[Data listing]
-- begin --

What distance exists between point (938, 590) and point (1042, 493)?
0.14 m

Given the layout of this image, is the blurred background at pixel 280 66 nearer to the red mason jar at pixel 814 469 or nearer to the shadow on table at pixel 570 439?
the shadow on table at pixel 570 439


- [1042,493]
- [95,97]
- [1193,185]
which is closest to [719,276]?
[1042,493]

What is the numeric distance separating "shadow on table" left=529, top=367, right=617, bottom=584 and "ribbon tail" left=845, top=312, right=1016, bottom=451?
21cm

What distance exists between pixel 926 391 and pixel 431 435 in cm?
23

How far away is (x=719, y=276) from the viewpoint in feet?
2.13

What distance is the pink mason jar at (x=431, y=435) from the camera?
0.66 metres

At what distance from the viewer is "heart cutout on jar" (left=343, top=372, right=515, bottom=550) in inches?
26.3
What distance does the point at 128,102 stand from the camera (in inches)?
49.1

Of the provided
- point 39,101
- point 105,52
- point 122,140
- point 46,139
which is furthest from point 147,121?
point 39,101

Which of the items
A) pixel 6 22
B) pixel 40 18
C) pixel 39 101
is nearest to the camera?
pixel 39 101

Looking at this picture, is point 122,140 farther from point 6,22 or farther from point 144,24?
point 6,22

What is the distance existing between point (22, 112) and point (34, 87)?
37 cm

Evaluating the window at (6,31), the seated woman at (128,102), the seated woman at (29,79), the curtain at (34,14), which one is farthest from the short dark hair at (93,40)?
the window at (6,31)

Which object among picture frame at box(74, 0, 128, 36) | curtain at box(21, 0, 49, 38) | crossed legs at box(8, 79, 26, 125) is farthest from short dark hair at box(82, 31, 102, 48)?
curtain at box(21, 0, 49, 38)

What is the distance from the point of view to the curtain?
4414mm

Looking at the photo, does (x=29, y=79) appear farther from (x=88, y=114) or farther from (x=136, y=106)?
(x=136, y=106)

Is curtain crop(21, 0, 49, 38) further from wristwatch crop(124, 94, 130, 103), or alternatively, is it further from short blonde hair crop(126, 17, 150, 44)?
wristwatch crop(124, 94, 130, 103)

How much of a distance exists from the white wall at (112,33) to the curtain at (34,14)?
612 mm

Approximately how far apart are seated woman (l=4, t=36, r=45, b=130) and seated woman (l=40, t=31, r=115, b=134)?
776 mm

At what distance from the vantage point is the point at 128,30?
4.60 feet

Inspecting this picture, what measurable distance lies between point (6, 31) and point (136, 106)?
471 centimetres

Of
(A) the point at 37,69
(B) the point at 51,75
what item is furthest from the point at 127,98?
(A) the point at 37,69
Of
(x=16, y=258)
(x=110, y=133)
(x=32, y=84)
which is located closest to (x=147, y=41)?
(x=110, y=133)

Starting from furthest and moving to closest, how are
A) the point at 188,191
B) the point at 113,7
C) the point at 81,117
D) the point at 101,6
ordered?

-- end --

◆ Stated exercise:
Find every line in the rows above that contains the word "closest", and copy each of those lines.

◆ Finished answer:
which is closest to [719,276]?
which is located closest to (x=147, y=41)?
Starting from furthest and moving to closest, how are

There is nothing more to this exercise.